Grosses Update verzahnt externe Dienste 12.06.2019, 14:35 Uhr

Dropbox soll universelle Cloud-Plattform werden

Dropbox verkündet umfangreiche Neuerungen für seinen Cloud-Dienst. Unter anderem lassen sich nun G-Suite-Dokumente direkt über Dropbox erstellen und bearbeiten. Auch die Verzahnung mit Diensten wie Slack ist ab jetzt gegeben.
(Quelle: Nopparat Khokthong / shutterstock.com )
Google Docs, Tabellen und Co. lassen sich  nun direkt über Dropbox erstellen, bearbeiten und teilen.
(Quelle: Dropbox)
Dropbox kündigt ein grosses Update an. Die Kollaborationsplattform lässt sich nun mit zahlreichen anderen Diensten wie Slack, Zoom und der G Suite verknüpfen.
Von Dropbox selbst heisst es dazu, dass damit ein integrierter Arbeitsplatz geschaffen werden soll, an dem bisher isolierte Tools und Teams zusammengeführt werden sollen. Dropbox war einst als Cloud-basierter Sharing-Dienst gestartet. Im Laufe der vergangenen Jahre kamen mit Dropbox Paper und Ähnlichem immer mehr Kollaborations-Features dazu. Nun jedoch scheint der Anbieter noch einen Schritt weiter gehen zu wollen.
In der heutigen Zeit werde Arbeit immer mobiler. Dadurch werden aber auch Daten auf unterschiedlichen Geräten, in der Cloud oder auch auf Festplatten abgelegt. Je mehr Kollegen jedoch an ein einem Projekt beteiligt sind, desto komplizierter wird es, dass alle dieselbe Version haben und auf demselben Stand sind. Dieser Entwicklung will Dropbox nun entgegenwirken.

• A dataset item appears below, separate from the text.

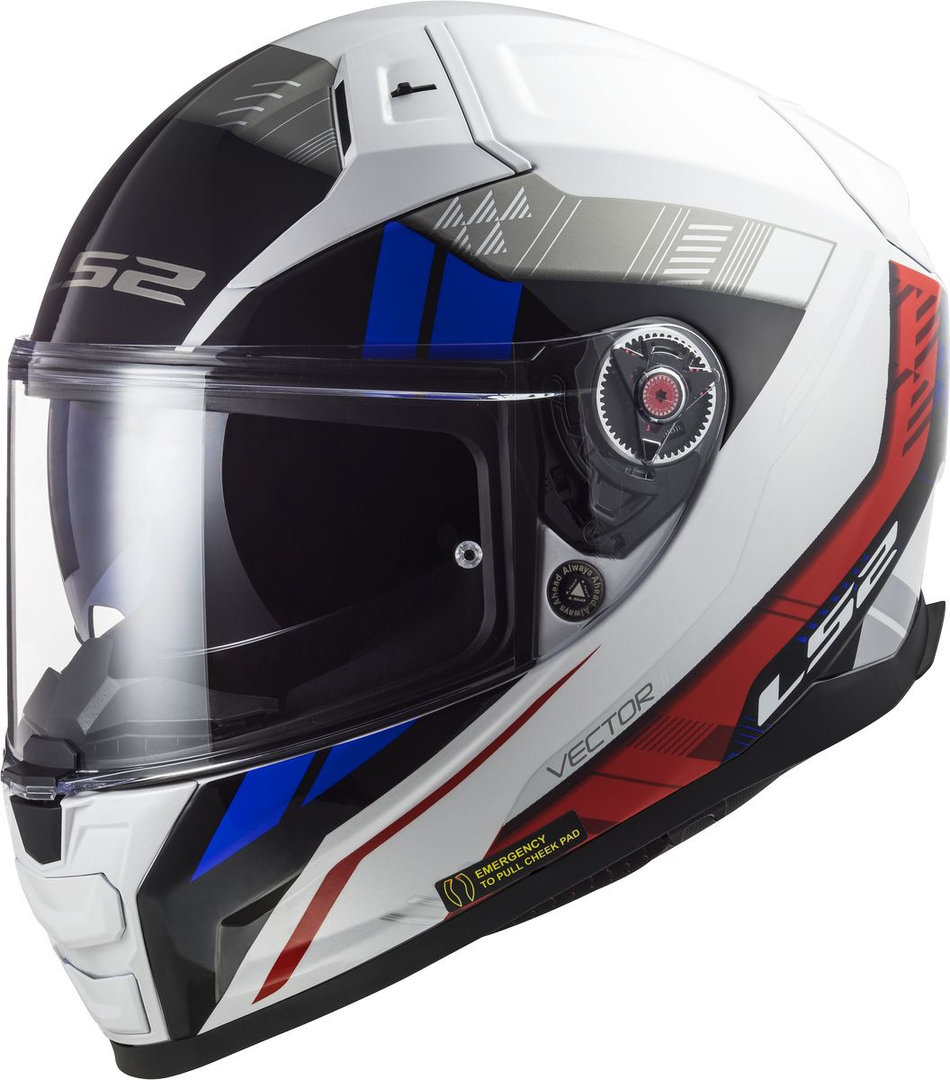 LS2 Vector II Stylus Helmet, white-pink, Size XS, white-pink, Size XS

Verzahnung mit der G Suite

Zu diesem Zweck integriert Dropbox verschiedene Cloud-basierte Dienste in das hauseigene Dateisystem. So sei es nun möglich, Dokumente wie Google Docs, Tabellen und Folien direkt in Dropbox zu erstellen, darauf zuzugreifen und auch für andere Nutzer freizugeben. Ausserdem können zum Beispiel Microsoft-Office-Dateien auch in anderen Formaten wie etwa Google Docs geöffnet werden. Diese Funktion war bisher nur über eine Beta-Version verfügbar und soll nun an alle Nutzer ausgerollt werden.
Hin und wieder ist es erforderlich, Dokumente mit weiterführenden Informationen wie zum Beispiel einem Nachrichtenartikel oder einer Wikipedia-Seite zu bestücken. Statt jedoch nun einen Link einzufügen, der die Nutzer extern zu der entsprechenden Information führt, können ab jetzt Web-Verknüpfungen inklusive dem jeweiligen Inhalt direkt in Dropbox gespeichert und angezeigt werden.